Horse owners I interviewed for my pilot investigation into the effects of horse training method on horse welfare and the horse-human relationship made their choices based on how they felt their horse felt. How the horse felt about training was important in determining the success of any attempt to train them, regardless of the actual activity engaged in. An unhappy horse set off a process of problem solving by process of elimination: trialling tried and trusted techniques, talking to their friends and familiar professionals, and then reaching further afield, to the internet, books and magazines. This process went in cycles, always referring back to the horse to determine success or failure.
Delving further with my investigation, I set up the opportunity for horse owners to trial three ways of training the same behaviour in three of their own horses. To teach each horse to lower their head for food, pressure release plus food, or pressure release alone. I gave basic instruction, without divulging technical information that might influence my participants beyond the simple experience. Just from watching I could see that my human participants preferred to give food, because they felt they were rewarding their horse. One owner hated using pressure release alone because it made her feel mean. All of the owners rated higher levels of equine enjoyment when using food compared to only using pressure release – even though all three methods were equally effective in getting the desired behaviour from the horse. The horse’s feelings and enthusiasm for the activity mattered.

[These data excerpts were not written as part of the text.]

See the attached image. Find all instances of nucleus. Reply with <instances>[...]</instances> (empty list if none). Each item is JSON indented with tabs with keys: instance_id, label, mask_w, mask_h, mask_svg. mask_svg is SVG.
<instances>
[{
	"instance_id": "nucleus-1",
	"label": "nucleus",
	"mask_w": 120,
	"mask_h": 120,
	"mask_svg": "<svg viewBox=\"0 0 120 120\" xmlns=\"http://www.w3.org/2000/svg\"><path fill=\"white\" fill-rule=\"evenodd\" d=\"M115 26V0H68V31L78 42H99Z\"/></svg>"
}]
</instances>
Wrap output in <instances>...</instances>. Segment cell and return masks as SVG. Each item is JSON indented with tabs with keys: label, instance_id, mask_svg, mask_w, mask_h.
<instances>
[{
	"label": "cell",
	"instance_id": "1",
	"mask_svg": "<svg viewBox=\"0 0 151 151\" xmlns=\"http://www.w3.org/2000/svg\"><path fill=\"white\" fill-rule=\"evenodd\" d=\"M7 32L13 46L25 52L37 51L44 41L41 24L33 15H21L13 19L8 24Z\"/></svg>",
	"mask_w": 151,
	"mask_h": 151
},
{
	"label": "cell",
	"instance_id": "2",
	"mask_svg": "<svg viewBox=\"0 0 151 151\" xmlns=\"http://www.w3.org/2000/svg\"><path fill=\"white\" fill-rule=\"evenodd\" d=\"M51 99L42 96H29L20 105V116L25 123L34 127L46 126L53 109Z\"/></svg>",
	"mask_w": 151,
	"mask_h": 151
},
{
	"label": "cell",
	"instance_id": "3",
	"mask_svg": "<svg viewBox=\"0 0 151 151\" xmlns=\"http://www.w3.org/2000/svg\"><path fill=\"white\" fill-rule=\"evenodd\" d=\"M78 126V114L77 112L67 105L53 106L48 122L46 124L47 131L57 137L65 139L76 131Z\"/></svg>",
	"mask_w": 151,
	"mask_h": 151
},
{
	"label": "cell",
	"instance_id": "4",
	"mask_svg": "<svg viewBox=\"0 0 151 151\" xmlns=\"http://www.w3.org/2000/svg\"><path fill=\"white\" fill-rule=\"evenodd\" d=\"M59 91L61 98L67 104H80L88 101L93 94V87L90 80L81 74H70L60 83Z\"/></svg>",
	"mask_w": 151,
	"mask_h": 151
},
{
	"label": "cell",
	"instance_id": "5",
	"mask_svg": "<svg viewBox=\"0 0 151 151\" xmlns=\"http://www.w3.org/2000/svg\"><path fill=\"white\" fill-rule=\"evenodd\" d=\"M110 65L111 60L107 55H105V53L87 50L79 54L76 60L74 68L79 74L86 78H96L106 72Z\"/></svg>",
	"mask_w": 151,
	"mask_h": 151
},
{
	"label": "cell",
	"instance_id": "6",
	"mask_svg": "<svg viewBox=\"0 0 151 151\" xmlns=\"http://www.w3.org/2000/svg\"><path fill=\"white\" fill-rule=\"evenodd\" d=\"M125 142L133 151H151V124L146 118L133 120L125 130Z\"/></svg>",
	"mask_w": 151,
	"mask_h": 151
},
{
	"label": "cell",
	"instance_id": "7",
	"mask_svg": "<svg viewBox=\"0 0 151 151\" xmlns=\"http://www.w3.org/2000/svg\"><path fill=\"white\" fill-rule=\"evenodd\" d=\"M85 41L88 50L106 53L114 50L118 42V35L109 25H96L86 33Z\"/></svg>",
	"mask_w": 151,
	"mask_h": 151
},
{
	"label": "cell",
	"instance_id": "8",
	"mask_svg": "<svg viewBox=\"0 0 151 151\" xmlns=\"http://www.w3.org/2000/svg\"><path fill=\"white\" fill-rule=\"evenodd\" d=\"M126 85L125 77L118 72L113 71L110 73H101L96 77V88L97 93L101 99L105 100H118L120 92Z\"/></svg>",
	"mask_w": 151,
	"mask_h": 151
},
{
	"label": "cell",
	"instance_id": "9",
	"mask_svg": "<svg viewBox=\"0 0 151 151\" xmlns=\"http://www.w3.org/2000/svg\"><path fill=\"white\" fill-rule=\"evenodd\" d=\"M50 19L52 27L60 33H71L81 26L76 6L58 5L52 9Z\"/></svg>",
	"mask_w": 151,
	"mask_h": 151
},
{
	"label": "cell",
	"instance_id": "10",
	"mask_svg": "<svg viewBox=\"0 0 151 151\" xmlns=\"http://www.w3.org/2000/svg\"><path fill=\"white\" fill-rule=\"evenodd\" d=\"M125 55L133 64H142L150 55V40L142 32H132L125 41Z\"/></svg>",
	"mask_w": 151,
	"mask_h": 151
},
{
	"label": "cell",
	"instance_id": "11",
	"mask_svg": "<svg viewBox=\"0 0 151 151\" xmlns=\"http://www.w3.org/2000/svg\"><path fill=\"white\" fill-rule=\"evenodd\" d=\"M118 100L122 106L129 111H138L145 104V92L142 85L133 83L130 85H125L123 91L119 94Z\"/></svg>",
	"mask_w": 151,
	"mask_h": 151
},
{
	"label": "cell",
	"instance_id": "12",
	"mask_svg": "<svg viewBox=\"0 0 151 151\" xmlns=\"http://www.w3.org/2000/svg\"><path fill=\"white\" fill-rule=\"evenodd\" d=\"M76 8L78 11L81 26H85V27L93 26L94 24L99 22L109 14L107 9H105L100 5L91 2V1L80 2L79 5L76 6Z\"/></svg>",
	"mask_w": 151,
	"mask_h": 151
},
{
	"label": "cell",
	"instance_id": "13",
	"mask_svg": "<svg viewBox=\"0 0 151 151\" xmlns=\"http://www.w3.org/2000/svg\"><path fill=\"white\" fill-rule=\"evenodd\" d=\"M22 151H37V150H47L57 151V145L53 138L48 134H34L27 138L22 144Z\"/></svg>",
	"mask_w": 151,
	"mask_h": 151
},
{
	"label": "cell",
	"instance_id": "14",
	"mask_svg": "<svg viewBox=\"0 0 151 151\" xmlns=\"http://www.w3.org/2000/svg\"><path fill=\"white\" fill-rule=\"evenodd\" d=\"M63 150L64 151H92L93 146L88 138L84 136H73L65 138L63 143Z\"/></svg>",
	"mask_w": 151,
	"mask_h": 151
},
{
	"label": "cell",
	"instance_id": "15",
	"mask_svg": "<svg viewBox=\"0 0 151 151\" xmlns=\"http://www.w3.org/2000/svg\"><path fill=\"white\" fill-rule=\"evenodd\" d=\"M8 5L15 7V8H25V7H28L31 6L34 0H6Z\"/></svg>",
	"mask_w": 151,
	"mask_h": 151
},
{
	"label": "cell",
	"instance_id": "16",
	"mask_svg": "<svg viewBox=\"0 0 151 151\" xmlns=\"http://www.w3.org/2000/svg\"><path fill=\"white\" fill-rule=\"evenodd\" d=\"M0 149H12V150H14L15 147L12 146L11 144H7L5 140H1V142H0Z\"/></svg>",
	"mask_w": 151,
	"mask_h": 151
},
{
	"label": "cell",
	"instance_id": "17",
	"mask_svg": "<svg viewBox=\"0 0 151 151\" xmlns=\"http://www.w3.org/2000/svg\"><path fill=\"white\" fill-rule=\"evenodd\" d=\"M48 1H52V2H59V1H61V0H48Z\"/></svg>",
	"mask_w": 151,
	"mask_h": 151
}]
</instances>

There was a dark side though. Even although the food rewards generated such positive feelings, and did result in two out of the three human participants seeking tuition in reward based training for their horses after the study was over, there was an elephant in the room. The food taboo. The power of traditional beliefs and community belonging cannot be underestimated, and I believe they can trump an owner’s feel for their horse, and only experiencing the horse’s feelings can overcome this. More than one participant stated that it was ‘wrong’ to use food to train the horse, even though they never declared the reason why. There was guilty feeling for having trained so successfully with food, but it didn’t necessarily stop them from doing so, or there would have been no lessons later!
The next step (apart from further study to scientifically validate such preliminary findings) is to solve the problem – how can we provide a wider experience of horsemanship practice, so that owners can choose with their (horse’s) heart?